In der /etc/conf.d/net darf die Netzwerkkarte nur mit "up" drinstehen. Keine feste IP oder gar DHCP.

----------

## oscarwild

 *oscarwild wrote:*   

> Was steht denn im Log?

 

----------

## slick

Was sagt denn ifconfig nach dem Start von adsl-start?

----------

## ACE2xxx

also, eins nach dem anderen:..............

bin im momment im root der Live cd! also, nix gemountet!!! noch nicht!

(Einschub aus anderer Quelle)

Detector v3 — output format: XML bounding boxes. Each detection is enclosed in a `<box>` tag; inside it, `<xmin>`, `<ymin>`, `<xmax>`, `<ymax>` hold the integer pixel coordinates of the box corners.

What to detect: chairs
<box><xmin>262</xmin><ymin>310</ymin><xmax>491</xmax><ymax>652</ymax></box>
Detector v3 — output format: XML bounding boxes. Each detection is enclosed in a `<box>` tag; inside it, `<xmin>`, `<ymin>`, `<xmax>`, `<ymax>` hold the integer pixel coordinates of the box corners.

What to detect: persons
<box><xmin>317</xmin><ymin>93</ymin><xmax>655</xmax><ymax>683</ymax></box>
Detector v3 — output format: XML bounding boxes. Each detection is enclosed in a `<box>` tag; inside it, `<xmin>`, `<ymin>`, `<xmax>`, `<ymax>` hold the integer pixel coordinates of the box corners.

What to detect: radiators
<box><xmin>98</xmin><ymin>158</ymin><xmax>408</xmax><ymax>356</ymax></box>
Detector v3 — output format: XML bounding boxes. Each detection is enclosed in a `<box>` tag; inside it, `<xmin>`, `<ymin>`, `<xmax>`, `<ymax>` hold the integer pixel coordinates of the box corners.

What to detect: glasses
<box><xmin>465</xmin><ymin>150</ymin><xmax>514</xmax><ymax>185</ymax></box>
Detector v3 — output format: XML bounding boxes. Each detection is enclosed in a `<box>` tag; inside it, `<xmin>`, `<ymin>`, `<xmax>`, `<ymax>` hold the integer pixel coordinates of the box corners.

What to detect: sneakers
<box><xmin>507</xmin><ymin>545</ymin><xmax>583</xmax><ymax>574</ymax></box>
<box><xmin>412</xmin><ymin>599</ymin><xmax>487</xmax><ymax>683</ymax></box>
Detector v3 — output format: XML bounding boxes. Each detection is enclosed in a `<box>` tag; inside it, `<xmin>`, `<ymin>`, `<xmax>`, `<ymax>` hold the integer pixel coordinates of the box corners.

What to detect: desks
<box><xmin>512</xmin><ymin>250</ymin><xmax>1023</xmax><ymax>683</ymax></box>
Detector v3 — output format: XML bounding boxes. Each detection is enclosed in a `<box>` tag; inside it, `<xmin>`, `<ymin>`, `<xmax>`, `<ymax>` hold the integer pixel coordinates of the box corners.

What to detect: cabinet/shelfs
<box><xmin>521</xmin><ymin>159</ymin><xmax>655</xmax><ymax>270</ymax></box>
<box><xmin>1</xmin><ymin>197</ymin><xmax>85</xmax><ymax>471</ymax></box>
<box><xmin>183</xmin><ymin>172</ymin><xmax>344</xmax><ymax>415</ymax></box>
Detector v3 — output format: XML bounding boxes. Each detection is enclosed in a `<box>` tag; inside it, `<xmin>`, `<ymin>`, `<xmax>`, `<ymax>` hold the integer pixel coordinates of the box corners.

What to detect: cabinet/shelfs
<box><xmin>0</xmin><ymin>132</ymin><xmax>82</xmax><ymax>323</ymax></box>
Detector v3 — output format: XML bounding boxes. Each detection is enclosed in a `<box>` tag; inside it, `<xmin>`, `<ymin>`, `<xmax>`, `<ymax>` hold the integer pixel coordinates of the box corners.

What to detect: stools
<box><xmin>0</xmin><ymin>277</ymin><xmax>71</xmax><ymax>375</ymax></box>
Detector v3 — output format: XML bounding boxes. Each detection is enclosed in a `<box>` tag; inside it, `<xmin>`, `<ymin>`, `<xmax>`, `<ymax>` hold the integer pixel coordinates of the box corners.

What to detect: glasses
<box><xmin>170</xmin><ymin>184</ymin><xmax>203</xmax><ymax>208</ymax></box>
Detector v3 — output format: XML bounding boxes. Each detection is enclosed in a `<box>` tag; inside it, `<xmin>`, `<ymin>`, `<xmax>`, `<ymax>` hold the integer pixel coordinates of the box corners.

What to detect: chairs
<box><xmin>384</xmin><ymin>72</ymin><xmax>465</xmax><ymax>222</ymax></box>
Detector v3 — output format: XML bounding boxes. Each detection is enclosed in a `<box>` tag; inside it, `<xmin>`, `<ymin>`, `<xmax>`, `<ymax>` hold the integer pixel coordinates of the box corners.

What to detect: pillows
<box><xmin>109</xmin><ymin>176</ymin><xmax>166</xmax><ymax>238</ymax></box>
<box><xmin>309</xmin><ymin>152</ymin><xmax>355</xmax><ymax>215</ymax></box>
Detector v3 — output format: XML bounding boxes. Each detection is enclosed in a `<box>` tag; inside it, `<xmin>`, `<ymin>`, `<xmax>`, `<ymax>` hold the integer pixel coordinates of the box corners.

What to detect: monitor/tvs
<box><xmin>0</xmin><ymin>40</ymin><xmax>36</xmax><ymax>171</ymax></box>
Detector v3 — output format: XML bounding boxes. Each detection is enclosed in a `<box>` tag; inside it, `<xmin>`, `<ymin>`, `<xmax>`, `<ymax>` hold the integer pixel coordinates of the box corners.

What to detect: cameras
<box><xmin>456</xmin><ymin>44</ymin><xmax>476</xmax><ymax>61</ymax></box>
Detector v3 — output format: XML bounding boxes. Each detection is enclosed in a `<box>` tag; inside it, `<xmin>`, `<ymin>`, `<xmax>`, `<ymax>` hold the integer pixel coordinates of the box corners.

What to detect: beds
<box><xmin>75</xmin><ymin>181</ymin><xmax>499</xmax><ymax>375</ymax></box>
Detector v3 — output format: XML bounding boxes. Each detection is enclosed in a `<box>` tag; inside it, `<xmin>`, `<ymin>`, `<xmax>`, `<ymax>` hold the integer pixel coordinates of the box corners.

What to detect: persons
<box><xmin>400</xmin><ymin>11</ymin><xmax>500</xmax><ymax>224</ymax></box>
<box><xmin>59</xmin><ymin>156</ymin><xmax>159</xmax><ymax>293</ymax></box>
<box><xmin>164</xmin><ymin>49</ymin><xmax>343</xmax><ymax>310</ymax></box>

in der resolv.conf steht drin.....

Nameserver 194.8.194.60

Nameserver 213.168.112.60

-------------------------------------------------------

@ Karsten from Berlin:

so alles gemacht!

was bewirkt: "rc-update add rp-pppoe default"

das wird zwar ausgeführt aber nix geht!! kein adsl-start, nix!

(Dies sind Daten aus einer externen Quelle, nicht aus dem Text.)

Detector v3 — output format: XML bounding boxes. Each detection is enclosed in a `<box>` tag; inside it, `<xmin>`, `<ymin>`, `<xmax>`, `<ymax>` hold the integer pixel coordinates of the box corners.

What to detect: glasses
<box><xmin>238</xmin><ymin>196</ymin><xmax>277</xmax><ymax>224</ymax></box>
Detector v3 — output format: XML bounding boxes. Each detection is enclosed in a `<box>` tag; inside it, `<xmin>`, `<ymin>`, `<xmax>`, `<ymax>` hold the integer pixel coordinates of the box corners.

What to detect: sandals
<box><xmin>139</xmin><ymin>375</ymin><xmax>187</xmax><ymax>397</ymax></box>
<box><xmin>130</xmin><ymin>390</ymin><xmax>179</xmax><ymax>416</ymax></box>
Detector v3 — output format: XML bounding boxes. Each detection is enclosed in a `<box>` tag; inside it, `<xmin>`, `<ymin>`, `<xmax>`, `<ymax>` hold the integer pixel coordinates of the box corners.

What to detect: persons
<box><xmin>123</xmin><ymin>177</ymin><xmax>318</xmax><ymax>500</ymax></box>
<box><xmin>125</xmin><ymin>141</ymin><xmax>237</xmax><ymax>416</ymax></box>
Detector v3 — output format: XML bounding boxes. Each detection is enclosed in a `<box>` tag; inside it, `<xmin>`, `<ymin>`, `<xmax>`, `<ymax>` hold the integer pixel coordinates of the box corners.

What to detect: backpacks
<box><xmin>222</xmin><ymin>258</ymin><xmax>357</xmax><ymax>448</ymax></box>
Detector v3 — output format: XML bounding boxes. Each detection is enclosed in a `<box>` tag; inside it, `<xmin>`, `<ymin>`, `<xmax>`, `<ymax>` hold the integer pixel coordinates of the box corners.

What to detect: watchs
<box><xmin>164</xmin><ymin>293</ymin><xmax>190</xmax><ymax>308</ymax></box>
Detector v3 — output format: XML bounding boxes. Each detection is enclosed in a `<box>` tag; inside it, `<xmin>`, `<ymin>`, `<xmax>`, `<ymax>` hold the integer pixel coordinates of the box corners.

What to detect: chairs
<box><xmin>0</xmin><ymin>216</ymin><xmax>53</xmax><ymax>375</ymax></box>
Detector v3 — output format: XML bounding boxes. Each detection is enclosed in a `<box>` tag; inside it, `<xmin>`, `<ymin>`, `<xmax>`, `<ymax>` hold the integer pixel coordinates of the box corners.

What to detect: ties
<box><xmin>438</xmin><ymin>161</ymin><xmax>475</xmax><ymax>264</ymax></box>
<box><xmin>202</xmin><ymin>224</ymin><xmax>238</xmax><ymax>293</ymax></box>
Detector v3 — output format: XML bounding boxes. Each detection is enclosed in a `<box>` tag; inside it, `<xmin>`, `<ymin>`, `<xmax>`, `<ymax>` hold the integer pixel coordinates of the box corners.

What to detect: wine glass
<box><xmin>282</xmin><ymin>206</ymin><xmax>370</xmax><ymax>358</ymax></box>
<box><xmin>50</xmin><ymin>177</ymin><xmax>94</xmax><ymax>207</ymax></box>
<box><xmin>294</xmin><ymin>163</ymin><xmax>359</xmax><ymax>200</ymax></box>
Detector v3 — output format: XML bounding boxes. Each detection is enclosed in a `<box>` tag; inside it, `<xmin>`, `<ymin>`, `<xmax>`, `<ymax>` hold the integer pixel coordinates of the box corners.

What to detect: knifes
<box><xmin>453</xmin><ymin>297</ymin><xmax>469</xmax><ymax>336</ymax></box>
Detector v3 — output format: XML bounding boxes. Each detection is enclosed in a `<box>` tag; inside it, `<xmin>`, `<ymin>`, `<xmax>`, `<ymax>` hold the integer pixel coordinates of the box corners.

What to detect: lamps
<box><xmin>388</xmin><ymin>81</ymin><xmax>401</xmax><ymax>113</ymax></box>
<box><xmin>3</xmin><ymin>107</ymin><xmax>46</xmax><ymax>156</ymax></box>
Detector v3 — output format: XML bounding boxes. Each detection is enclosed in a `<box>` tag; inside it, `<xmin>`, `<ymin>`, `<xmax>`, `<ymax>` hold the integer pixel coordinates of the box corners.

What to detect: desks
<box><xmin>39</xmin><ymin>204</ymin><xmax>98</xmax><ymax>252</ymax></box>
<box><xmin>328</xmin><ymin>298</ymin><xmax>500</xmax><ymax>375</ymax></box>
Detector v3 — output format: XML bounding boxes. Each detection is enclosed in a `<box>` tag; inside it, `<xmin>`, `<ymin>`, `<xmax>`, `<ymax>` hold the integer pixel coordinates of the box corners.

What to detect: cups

/etc/conf.d/net verändert, jetzt steht da nur "UP"

------------------------------------------------------------

@ oscarwild: welche LOG?

------------------------------------------------------------

ifconfig ändert sich nicht, also eher gesagt habe ich da einfach keine IP, Gateway usw einträge...wenn ich das von hdd ausführe, aber von live cd:

1. sofort nach adsl-start habe ich eine IP und daran das ändert sich auch eine weile nicht, bin aber trotzdem offline...

2.eine weile später habe ich dort überhaupt keine IP laso nicht das Standart Bild und bin immernoch offline!

------------------------------------------------------------

nochwas....wenn ich von HDD lade, dann ist meine root read only!!! wo kann man das ändern?

MFG ACE

----------

## oscarwild

 *ACE2xxx wrote:*   

> was bewirkt: "rc-update add rp-pppoe default"

 

Das automatisiert lediglich das adsl-start/stop, damit Du das später nicht immer von Hand ausführen musst. Vergiss das erst mal zum Tesen.

 *ACE2xxx wrote:*   

> welche LOG?

 

Das Systemlog... /var/log/messages ?

 *ACE2xxx wrote:*   

> nochwas....wenn ich von HDD lade, dann ist meine root read only!!! wo kann man das ändern?

 

Welche ROOT?  :Laughing: 

----------

## Karsten from Berlin

/etc/conf.d/net: Aus 'UP' mache bitte 'up'.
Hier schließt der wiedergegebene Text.